C’est en réponse aux résultats des élèves français que le MEN, avec l’aide de son CS et de la DEPP, a mis en place le dispositif EvalAide

Le but de ces évaluations est de fournir des repères permettant de déterminer les acquis, progrès et besoins de chaque élève entre le début du CP et le milieu du CP puis entre le milieu du CP et le début du CE1 dans différents domaines du langage et des mathématiques afin de permettre de repérer rapidement ceux qui rencontrent des difficultés spécifiques pour pouvoir les aider, les aides précoces étant les plus bénéfiques.

Ce type de dispositif a fait ses preuves dans plusieurs pays (USA, Australie, Royaume Uni…), dans l’Etat de Floride (72% d’élèves de milieu défavorisés, 14% ayant l’anglais comme langue seconde) ainsi que dans des programmes internationaux destinés aux pays en voie de développement (Early Grade Reading Assessment). Par exemple, en 2012 le Royaume Uni a introduit le phonics check (lecture à haute voix de mots en temps limité) pour tous les élèves de 1ère primaire (notre CP, ndlr), ce qui permet l’identification de ceux en difficultés afin de les aider. Ces élèves sont revus un an plus tard et des exercices plus ciblés sont proposés à ceux qui ont encore des difficultés. De 2011 à 2016, une amélioration des résultats des élèves du RU a été observée à la fois sur cette épreuve et sur celles de l’évaluation internationale PIRLS (de 552 points à 559, soit une différence significative de 7 points alors que les scores des enfants français entre ces deux périodes ont baissé de 9 points, de 520 à 511).

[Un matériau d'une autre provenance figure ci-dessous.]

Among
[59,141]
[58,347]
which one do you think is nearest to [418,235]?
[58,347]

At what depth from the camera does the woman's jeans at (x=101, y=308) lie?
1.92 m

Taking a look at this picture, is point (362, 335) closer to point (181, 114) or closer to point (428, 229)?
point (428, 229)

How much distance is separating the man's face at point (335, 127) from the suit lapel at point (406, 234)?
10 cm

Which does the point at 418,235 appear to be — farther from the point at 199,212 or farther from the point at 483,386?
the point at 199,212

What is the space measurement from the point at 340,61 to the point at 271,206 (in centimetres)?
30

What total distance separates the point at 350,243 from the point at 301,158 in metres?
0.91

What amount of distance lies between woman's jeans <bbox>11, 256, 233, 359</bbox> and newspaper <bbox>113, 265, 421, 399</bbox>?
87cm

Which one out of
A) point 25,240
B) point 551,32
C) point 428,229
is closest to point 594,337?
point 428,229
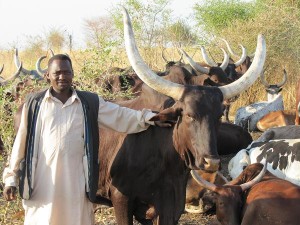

Lire, apprendre à lire, décodage et compréhension : un bilan de plus de 30 ans de recherche

Que nous disent les recherches sur les relations entre, d’une part, compréhension écrite vs. compréhension orale et décodage en début d’apprentissage de la lecture et, d’autre part, décodage et capacités précoces d’analyse et de discrimination des sons du langage ? Ces recherches permettent-elles de justifier la nécessité d’évaluer et d’entrainer certaines capacités ? Sont-elles en phase avec le développement actuel des sciences cognitives de l’éducation et les travaux des fondateurs français des sciences de l’éducation ? (3).

L’apprentissage de la lecture dépend du système d’écriture

Pour comprendre les problèmes rencontrés par les enfants qui apprennent à lire en français, il faut savoir ce qu’implique cet apprentissage dans une écriture alphabétique. Toutes les écritures transcrivent des unités de la langue orale. Ce qui les différencie, c’est la taille et la nature des unités transcrites : mots ou morphèmes dans les écritures logographiques, syllabes dans les écritures syllabiques et phonèmes dans les écritures alphabétiques. Il y a beaucoup plus d’éléments à mémoriser dans les écritures qui codent des unités de large taille (mot ou morphème), cet apprentissage nécessitant, en conséquence, plusieurs années.